The backslashes do nothing.
The -
and +
characters do not need to be escaped, because they are not special in any way in the syntax of any shell.
$ set -o xtrace
$ date +%F-%T
+ date +%F-%T
2019-08-15-11:51:46
$ date \+%F\-%T
+ date +%F-%T
2019-08-15-11:51:50
As you can see in the above trace output, the command that gets executed by the shell is the same regardless of the backslashes. Note too that the trace output is only "debugging output" from the shell and that whatever commands it outputs generally are not suitable for shell input.
The +
introduces a date
format specification.

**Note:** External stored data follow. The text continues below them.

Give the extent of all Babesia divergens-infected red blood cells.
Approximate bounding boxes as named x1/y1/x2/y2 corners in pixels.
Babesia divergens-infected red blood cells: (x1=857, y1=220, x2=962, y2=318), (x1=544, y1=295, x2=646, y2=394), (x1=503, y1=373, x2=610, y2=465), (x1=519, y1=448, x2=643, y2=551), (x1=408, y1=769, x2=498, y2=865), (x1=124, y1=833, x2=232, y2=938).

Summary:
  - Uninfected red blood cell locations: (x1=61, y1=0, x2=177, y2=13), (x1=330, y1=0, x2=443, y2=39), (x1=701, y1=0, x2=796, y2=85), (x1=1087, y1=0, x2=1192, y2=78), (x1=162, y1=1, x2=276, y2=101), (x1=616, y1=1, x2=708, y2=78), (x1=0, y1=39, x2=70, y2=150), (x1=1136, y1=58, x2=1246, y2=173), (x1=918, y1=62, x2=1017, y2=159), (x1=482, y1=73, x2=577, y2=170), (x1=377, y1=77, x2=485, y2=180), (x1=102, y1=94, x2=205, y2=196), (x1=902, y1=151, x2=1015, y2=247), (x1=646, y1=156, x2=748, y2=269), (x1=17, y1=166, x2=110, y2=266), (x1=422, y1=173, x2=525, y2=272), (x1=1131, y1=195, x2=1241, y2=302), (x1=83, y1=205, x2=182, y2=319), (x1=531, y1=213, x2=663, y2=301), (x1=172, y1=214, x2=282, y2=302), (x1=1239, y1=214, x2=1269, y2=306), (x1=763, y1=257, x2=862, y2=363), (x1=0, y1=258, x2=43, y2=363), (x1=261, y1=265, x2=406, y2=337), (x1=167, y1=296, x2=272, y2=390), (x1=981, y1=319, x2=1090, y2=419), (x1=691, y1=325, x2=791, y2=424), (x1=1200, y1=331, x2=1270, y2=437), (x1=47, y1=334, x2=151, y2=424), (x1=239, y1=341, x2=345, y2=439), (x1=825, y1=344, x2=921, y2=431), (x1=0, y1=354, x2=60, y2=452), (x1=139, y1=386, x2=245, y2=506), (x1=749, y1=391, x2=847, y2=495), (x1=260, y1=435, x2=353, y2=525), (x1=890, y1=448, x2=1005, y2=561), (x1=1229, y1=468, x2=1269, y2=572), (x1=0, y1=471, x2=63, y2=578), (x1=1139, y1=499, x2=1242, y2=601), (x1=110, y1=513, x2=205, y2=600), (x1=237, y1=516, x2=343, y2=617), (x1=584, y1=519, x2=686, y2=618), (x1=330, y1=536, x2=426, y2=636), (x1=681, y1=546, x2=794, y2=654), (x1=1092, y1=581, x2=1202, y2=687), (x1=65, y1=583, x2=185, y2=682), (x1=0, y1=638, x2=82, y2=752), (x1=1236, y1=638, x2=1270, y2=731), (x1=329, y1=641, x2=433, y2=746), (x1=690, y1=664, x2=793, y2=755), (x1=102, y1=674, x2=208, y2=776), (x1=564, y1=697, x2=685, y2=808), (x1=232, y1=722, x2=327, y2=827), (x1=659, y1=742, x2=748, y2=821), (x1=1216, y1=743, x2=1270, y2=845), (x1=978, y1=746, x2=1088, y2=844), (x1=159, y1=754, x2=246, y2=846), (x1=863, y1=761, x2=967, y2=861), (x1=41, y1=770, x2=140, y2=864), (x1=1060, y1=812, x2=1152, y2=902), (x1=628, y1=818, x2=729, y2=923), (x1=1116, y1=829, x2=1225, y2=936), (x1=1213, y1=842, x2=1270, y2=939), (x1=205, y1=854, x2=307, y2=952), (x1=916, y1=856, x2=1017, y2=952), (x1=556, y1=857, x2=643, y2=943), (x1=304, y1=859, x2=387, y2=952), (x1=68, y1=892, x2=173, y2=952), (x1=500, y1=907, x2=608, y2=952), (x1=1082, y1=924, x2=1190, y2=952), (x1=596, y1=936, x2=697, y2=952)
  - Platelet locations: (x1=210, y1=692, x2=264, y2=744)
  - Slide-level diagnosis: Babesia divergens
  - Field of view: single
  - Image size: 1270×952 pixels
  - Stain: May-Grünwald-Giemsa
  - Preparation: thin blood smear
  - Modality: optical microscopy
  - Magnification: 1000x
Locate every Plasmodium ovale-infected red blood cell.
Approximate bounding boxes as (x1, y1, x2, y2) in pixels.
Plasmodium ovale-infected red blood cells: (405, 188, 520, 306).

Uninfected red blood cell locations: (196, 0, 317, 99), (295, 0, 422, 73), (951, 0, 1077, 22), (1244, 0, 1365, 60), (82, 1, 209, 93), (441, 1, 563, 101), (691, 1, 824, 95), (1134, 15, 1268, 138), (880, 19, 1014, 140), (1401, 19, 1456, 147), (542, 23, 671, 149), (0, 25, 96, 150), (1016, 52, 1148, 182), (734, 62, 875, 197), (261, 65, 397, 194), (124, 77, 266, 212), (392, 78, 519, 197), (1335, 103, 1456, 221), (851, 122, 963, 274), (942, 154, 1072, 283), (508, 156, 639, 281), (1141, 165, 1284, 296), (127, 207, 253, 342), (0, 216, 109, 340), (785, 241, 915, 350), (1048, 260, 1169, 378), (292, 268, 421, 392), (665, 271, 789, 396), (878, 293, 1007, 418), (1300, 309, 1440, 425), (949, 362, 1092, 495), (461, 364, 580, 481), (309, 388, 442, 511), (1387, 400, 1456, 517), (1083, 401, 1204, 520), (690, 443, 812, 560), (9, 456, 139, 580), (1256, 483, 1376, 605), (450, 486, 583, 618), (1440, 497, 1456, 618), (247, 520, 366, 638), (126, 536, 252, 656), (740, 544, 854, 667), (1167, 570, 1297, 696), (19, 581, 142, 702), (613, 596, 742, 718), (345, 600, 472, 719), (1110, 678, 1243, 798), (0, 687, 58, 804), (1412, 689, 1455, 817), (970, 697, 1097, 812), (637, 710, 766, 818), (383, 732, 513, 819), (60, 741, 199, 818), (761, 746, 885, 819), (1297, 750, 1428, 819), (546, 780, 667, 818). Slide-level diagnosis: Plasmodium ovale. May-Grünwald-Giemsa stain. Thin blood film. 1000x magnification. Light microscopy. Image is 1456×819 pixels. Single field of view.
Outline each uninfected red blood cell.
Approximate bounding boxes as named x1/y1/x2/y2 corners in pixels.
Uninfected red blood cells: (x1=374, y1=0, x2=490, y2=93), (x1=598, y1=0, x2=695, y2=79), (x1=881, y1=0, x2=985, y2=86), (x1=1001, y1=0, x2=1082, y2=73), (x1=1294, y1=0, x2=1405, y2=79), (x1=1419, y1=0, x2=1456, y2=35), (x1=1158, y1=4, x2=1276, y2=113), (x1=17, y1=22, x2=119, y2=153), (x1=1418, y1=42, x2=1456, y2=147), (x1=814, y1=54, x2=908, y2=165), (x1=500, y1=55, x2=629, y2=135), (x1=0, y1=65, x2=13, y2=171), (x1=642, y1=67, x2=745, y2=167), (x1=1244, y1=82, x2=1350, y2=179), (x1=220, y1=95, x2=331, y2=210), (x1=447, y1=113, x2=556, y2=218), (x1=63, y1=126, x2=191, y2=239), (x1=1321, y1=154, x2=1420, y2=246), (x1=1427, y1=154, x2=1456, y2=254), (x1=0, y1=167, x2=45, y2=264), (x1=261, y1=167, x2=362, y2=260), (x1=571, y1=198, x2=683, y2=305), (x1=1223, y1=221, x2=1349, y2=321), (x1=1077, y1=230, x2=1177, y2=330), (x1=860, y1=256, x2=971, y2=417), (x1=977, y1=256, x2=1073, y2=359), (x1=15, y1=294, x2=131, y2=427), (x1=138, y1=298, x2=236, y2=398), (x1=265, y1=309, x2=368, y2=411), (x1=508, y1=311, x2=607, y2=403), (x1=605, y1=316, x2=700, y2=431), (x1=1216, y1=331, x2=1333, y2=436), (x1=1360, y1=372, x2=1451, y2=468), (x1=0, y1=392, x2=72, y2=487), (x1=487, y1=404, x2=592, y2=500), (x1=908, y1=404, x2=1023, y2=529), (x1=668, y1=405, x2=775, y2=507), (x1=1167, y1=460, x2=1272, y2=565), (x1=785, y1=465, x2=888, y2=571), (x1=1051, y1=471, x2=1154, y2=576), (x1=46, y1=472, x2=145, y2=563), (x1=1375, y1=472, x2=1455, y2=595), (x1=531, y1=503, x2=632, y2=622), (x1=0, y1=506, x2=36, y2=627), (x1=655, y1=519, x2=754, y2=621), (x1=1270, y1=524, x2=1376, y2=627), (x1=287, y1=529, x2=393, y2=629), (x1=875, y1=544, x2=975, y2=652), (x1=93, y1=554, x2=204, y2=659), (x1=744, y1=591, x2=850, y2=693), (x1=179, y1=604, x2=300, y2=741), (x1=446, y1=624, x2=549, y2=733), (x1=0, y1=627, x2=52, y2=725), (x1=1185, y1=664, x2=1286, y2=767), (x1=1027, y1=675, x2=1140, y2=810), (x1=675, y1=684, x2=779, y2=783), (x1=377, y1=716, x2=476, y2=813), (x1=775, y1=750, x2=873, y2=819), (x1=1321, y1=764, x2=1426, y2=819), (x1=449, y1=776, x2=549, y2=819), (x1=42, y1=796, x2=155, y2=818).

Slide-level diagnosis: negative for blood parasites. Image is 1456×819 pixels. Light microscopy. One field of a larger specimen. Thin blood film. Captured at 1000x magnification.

And the -
is just a literal dash, part of the format specification (will be a dash in the output too).
The command date \+%F\-%T
is the same as date +%F-%T
. You will often also see the date format quoted, as in date +'%F-%T'
. This makes no difference here as the format is a single word, but in date +'%F %T'
it needs to be quoted to keep the shell from splitting the format on the space into two separate arguments to date
.
What does makes a difference is the %
characters. You would want to escape these if you use them in a crontab specification. See e.g. How can I execute `date` inside of a cron tab job?
The %
character was special in the syntax of the fish
shell prior to version 3.0 (for job expansions) but only when the first character of a word (so not here when after a +
). Similarly, in zsh
, a leading %
character is special in that a ?
following it is not taken as a glob operator (to allow things like kill %?cmd
without having to quote the ?
), but again that doesn't apply here.